How to Have a Good Day: Harness the Power of Behavioral Science to Transform Your Working Life, by Caroline Webb
The title How to Have a Good Day might suggest a collection of well-meaning but nebulous homilies about life. This work is just the opposite. Economist and former McKinsey partner Caroline Webb has crafted a practical primer. Most of the advice is tailored to the work world, but with a twist: Her insights are rooted in behavioral science from the likes of Nobel Prize-winning psychologist Daniel Kahneman. So when she advises you how to structure your day to maximize creativity (avoid multitasking, batch together similar challenges, and take breaks), she’s not just riffing or sharing bromides; she’s offering wisdom based on the science of how human beings actually operate. —Nicholas Varchaver
TIP: If everybody instantly agrees that a certain plan is right, challenge it. Play devil’s advocate, make others find an objection, or go through the exercise of doing a postmortem before the fact.

#### [Record excerpts]
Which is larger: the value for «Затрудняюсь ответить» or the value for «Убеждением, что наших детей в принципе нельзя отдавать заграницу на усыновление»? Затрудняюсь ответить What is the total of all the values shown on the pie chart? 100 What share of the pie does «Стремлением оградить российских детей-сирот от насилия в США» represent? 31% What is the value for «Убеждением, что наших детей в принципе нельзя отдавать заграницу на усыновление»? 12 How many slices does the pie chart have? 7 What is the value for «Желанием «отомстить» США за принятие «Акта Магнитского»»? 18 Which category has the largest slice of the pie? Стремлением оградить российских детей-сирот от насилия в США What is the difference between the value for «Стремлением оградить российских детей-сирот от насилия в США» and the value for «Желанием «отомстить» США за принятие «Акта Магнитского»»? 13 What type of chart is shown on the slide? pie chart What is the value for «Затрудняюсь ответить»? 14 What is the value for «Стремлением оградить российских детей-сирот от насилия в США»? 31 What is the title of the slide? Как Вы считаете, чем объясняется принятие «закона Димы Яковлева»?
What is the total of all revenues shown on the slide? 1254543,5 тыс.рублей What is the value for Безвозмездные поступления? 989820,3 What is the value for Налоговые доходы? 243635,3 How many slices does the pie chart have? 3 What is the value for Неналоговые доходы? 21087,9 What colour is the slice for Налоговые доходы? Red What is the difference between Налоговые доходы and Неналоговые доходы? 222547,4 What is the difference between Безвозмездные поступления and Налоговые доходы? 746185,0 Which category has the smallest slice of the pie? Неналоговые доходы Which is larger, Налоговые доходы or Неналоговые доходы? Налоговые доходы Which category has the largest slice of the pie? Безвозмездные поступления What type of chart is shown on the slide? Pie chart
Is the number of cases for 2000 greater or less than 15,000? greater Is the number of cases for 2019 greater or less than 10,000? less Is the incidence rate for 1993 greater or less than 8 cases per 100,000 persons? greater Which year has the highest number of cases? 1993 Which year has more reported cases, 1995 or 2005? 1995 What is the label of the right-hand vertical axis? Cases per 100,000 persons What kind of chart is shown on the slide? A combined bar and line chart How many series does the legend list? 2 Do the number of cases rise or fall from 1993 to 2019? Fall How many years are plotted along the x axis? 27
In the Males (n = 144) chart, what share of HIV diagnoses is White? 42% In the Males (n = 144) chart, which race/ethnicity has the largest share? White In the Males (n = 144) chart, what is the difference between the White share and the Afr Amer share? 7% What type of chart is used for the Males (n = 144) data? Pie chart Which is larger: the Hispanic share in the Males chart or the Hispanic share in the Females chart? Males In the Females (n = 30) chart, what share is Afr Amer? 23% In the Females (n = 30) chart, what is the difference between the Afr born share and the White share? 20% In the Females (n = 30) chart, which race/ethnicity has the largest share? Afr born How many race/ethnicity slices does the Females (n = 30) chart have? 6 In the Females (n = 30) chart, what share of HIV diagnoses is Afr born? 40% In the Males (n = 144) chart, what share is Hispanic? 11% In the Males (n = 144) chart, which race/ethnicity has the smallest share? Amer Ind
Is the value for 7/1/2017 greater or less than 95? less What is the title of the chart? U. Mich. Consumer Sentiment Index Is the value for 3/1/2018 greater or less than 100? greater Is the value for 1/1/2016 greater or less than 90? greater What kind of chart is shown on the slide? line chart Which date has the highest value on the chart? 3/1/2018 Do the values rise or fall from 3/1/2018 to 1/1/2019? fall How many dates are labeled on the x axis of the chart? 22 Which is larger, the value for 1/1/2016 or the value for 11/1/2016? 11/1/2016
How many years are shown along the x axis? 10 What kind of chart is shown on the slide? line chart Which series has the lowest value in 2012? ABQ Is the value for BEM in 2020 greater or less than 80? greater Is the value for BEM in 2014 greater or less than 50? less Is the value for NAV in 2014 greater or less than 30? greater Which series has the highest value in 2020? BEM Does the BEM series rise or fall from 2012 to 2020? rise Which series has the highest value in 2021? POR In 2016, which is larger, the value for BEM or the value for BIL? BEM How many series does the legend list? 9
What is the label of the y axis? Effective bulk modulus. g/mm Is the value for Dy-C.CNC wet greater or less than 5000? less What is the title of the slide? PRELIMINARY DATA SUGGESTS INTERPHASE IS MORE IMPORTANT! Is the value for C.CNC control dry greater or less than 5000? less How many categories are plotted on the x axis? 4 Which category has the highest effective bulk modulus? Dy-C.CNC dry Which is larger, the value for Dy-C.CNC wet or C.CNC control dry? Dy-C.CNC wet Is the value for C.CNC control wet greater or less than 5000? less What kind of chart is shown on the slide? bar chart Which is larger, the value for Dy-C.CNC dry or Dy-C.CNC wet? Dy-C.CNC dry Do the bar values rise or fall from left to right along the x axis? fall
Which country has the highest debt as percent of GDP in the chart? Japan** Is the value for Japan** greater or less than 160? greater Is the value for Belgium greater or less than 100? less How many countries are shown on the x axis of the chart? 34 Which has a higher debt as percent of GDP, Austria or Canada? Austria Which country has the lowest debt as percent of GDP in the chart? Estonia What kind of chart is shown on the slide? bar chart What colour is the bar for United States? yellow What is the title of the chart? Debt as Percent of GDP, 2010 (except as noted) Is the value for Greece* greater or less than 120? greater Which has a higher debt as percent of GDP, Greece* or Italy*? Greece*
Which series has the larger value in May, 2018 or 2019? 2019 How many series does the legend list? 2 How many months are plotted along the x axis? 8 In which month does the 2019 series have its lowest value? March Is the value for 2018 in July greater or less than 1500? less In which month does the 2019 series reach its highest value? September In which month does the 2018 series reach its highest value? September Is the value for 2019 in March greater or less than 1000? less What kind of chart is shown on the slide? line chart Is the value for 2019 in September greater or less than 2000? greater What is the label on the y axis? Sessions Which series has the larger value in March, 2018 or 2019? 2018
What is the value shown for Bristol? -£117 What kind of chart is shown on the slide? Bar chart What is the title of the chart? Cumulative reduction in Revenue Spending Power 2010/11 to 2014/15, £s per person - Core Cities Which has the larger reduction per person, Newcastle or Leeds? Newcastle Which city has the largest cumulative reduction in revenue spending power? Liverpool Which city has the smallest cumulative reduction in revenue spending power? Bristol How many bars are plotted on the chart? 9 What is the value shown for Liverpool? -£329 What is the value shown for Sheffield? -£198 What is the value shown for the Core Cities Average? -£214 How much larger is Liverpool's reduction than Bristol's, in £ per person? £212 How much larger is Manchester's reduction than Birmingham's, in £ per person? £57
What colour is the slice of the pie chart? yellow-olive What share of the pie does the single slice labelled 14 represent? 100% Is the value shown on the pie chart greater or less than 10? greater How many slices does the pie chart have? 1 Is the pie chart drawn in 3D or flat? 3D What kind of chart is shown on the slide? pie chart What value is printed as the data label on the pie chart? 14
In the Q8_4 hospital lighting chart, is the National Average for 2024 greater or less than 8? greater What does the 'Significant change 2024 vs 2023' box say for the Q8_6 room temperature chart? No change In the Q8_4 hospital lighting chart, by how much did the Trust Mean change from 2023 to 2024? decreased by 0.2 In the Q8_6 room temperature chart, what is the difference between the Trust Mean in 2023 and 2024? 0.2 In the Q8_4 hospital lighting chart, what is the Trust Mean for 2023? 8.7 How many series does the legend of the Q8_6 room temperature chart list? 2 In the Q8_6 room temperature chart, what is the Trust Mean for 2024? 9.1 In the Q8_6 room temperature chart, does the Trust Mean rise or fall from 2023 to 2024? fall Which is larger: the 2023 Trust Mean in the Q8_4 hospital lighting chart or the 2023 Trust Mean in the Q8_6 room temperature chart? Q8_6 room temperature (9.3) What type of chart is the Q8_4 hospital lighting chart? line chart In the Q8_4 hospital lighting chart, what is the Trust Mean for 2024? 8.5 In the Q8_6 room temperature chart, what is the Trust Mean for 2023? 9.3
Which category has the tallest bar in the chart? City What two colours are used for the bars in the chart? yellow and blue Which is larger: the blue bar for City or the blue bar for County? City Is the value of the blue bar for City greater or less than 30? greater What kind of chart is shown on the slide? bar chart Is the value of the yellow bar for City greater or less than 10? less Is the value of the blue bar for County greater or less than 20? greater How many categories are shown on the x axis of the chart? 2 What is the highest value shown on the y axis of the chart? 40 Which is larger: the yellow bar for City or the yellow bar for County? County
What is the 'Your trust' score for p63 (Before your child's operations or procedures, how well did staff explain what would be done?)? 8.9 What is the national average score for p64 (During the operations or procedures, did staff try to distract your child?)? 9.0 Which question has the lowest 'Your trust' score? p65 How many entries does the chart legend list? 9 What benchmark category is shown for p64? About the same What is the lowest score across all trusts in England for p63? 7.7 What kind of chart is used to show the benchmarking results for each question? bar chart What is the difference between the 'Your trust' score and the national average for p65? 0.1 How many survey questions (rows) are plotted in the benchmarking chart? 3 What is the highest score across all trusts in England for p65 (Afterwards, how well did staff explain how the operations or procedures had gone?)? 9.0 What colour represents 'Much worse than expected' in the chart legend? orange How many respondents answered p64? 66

#### [Task to complete]
Answer these from the book review above:
1. Which psychologist does the review name as a source of the behavioral science behind Webb's insights?
2. What three things does Webb advise for structuring your day to maximize creativity?
3. What does the tip say to do if everybody instantly agrees that a plan is right?

#### [Solution]
1. Daniel Kahneman, a Nobel Prize-winning psychologist.
2. Avoid multitasking, batch together similar challenges, and take breaks.
3. Challenge it by playing devil's advocate, making others find an objection, or doing a postmortem before the fact.